A new partnership in Imperial College London is scaling safer, cleaner, and more abundant energy from fusion power

Fusion power can be created using easy-to-obtain fuel sources such as the hydrogen isotope deuterium, which is found abundantly in nature.

Generated without greenhouse gas emissions and long-lived radioactive waste, researchers are aiming to increase fusion energy to avert energy costs and waste.

However, when researchers from across the three universities and two companies have created fusion reactions – requiring intense heat and pressure – more energy is often being used than the reactions released.

Fusion power is greener and safer than other energy

Nuclear fusion power occurs when the nuclei of two atoms, for example, hydrogen atoms, are combined to create a different element such as helium, releasing a huge amount of spare energy due to the difference in weight between the atomic ingredients and the newly created atom.

Researchers are the behaviour of materials at extreme temperatures, pressures, and densities, examining how heat, matter, and radiation flow at interfaces between materials that have vastly different properties.

They are working on the success of Lawrence Livermore National Laboratory researchers, who recently made a breakthrough in achieving a net energy gain – yet the experiment only generated enough energy to boil a few electric kettles.

Now, with the £12 million in funding from First Light Fusion, this research will improve the scalability of former methods and increase the reactions of fusion power in general.

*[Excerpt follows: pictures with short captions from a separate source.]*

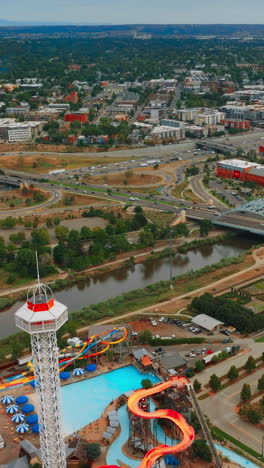 flying above elitch gardens amusement park and south platte river in denver, colorado, usa. panorama of big lively city with busy traffic. top view. vertical video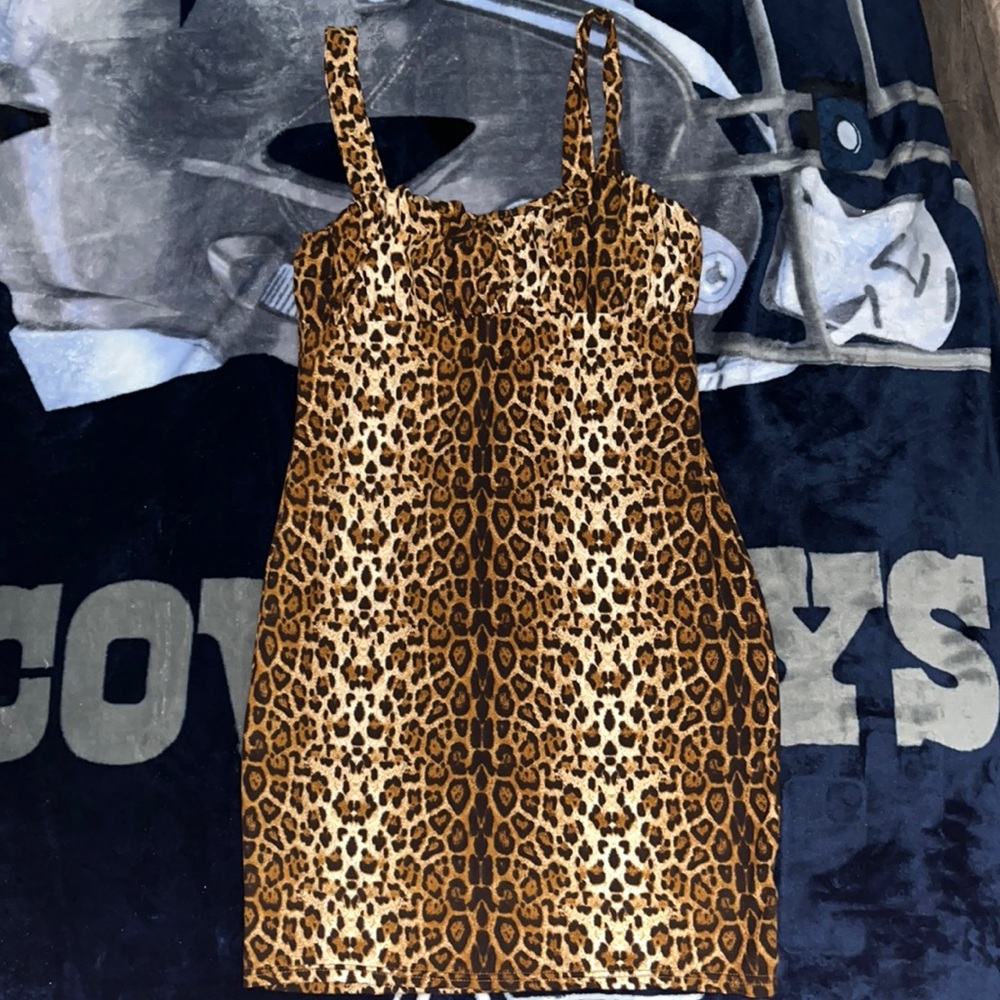 Cheetah print body con dress. New without tags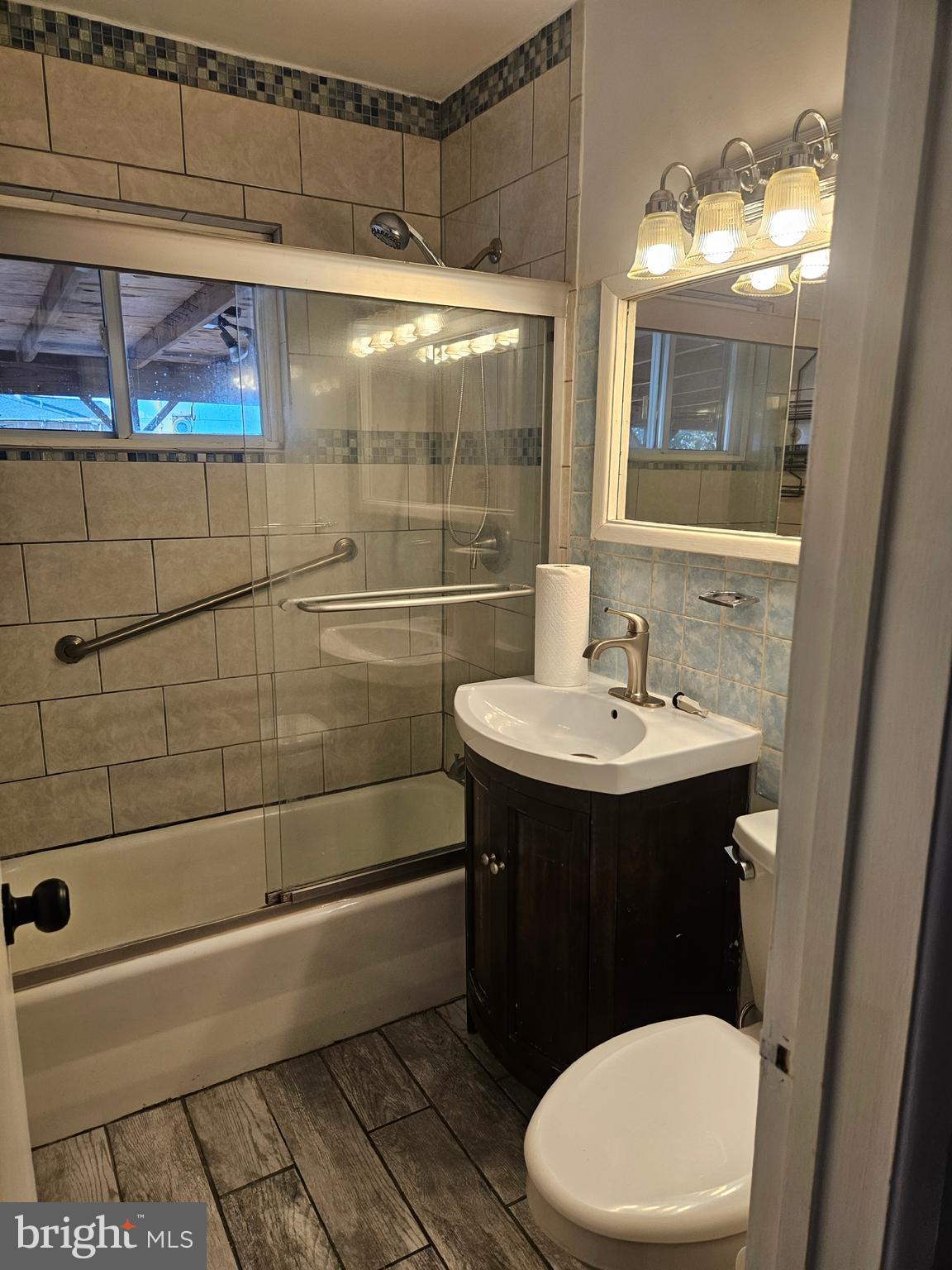 905 Lindsay Road Oxon Hill, MD 20745 - Photo 23 of 31 a bathroom with a sink a toilet and shower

First Light Fusion’s ultra-velocity projectile

Researchers from the Universities of Oxford and York, and Oxford spinouts First Light Fusion and Machine Discovery, developed a new approach to prove scalability: an ultra-velocity projectile.

This projectile is fired at a specially designed target, as the key technology in the company’s approach, which amplifies and concentrates the resulting shockwaves enough to fuse two hydrogen isotopes enclosed inside.

This new projectile approach to inertial fusion is simpler, more energy efficient, and has lower physics risk.

More energy efficient with a lower physics risk

Dr Simon Bland in Imperial’s Department of Physics, principal investigator on the project, said: “By exploring these exciting, relatively unknown conditions and learning about matter and radiation transport here, we hope to significantly improve physics models of the processes involved for the whole High Energy Density Science community.

“These will enable First Light to design much more efficient, higher yield targets that could potentially lead the way to ‘on grid’ power production.”

“More efficient, higher yield targets that could potentially lead the way to ‘on grid’ power production”

Dr Nick Hawker, Co-founder & CEO of First Light Fusion, said: “This grant, which First Light is match funding to bring it to £12 million, will be a vital platform in recruiting the best and the brightest physicists to First Light, and more critically, unlock important physics research as we continue with our mission of solving the problem of fusion power with the simplest machine possible.”